*Do this*: Locate "From what can be seen here, which of" in the listing below, then output the line holding it and every line after it, exactly and with nothing else.

+++ Supplied information +++

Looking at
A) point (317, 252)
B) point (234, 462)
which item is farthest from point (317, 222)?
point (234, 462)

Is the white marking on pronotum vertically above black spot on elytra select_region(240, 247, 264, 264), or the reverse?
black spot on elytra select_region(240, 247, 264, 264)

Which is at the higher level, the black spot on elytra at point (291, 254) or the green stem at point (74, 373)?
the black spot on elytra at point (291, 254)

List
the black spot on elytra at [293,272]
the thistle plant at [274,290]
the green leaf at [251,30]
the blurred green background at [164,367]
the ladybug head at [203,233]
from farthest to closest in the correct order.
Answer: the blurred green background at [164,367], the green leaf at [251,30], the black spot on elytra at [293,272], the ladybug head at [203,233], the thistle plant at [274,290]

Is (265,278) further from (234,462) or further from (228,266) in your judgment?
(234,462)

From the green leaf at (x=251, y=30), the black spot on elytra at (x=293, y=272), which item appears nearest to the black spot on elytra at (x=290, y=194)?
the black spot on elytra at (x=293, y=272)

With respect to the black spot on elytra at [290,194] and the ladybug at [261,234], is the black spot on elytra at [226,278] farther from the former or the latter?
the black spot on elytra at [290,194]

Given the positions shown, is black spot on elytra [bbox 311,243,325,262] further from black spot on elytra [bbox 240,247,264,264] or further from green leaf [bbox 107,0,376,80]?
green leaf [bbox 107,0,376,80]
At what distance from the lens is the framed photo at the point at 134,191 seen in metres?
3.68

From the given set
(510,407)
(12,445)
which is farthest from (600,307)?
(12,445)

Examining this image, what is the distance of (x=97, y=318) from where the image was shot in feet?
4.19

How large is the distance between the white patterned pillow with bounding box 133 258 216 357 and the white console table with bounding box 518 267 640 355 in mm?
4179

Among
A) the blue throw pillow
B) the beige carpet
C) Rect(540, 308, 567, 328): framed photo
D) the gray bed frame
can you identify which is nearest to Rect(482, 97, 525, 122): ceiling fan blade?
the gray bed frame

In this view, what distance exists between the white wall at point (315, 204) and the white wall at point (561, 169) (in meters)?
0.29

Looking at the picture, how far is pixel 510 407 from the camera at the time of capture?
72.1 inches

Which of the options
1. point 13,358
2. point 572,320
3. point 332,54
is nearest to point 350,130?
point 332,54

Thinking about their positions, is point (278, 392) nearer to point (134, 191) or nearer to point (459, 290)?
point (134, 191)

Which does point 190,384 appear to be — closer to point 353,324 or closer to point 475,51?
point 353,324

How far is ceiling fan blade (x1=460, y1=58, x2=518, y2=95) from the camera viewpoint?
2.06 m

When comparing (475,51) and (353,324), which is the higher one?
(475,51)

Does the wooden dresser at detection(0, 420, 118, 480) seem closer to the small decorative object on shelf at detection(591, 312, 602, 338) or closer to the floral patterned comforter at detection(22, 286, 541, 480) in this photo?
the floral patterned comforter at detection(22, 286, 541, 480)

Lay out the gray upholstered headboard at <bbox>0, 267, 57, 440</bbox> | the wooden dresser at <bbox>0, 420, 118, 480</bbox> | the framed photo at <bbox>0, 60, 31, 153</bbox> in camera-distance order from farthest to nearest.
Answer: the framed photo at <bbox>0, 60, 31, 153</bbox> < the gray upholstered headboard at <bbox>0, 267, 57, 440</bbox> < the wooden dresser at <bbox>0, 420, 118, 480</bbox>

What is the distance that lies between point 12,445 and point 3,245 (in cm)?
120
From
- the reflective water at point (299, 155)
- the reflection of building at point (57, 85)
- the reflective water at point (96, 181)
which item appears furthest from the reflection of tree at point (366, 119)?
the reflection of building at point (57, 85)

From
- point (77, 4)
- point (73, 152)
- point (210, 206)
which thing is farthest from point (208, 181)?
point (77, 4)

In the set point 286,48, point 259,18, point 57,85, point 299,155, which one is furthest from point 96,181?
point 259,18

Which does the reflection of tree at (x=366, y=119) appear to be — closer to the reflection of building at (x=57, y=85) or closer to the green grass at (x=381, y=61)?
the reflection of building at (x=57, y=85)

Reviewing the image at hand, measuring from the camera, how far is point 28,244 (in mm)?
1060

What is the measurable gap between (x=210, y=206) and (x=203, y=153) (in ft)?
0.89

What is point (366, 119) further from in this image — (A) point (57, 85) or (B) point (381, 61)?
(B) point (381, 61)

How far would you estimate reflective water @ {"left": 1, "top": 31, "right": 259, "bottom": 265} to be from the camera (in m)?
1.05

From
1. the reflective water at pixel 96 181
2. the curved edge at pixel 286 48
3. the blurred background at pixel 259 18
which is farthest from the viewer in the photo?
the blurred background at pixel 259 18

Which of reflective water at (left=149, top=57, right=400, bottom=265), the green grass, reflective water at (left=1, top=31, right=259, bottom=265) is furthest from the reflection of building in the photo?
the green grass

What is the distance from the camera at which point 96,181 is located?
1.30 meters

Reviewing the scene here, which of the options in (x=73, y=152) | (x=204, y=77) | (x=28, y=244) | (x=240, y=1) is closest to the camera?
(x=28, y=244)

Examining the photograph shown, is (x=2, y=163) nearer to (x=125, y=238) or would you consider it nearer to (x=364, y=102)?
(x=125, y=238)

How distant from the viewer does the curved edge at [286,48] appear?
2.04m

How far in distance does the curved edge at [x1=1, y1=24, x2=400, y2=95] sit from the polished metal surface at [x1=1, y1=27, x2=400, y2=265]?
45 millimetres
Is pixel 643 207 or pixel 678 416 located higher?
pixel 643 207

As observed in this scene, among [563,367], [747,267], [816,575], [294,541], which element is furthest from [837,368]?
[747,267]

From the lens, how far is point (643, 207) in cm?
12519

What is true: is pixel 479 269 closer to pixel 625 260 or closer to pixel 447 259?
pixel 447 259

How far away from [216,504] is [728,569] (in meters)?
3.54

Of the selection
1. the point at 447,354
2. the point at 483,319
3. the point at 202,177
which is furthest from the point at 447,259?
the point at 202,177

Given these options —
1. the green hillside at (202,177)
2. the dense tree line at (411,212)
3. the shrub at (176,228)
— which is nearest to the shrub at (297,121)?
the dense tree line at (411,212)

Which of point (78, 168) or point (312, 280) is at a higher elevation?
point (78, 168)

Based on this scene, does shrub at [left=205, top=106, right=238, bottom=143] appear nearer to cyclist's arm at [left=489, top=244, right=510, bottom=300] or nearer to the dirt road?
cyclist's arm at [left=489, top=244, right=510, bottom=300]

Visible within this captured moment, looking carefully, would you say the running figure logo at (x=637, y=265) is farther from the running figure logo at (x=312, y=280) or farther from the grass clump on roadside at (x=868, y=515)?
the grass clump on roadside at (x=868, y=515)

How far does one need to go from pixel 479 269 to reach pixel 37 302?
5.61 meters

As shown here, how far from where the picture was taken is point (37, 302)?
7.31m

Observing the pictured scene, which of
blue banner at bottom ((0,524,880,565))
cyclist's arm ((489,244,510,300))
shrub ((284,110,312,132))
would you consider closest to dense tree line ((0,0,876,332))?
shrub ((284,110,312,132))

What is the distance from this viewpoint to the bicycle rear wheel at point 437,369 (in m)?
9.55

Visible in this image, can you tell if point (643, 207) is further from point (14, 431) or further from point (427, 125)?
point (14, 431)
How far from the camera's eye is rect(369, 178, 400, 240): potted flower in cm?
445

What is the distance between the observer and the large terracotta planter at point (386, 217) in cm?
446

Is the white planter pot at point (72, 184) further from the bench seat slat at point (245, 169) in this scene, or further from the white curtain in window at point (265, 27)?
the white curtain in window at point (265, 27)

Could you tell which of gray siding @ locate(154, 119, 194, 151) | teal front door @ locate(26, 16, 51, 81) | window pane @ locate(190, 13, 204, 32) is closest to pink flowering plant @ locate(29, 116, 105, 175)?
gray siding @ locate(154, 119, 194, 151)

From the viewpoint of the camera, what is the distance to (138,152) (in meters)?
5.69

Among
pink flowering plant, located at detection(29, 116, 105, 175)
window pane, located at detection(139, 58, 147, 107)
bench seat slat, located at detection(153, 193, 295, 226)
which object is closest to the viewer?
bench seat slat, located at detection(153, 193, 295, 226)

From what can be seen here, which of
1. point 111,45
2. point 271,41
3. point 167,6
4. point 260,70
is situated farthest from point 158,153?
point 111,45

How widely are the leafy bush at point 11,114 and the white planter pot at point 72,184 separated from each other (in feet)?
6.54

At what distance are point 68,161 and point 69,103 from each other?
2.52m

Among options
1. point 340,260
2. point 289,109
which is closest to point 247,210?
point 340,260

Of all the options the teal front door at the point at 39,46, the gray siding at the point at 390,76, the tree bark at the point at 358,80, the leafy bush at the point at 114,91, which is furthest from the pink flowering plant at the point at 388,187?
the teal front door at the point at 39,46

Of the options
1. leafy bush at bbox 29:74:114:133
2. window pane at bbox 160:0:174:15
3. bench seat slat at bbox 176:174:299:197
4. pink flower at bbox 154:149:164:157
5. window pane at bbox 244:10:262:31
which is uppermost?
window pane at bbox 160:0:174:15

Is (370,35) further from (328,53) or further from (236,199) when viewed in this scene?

+++

*Full output*:
From what can be seen here, which of
1. point 111,45
2. point 271,41
3. point 167,6
4. point 260,70
is situated farthest from point 158,153?
point 111,45

How widely are the leafy bush at point 11,114 and the white planter pot at point 72,184 separated from each other (in feet)?
6.54

At what distance are point 68,161 and point 69,103 from each other?
2.52m

Among options
1. point 340,260
2. point 289,109
which is closest to point 247,210?
point 340,260

Of all the options the teal front door at the point at 39,46, the gray siding at the point at 390,76, the tree bark at the point at 358,80, the leafy bush at the point at 114,91, which is furthest from the pink flowering plant at the point at 388,187?
the teal front door at the point at 39,46

Of the options
1. leafy bush at bbox 29:74:114:133
2. window pane at bbox 160:0:174:15
3. bench seat slat at bbox 176:174:299:197
4. pink flower at bbox 154:149:164:157
5. window pane at bbox 244:10:262:31
which is uppermost?
window pane at bbox 160:0:174:15

Is (370,35) further from (328,53) or further from (236,199) when viewed in this scene?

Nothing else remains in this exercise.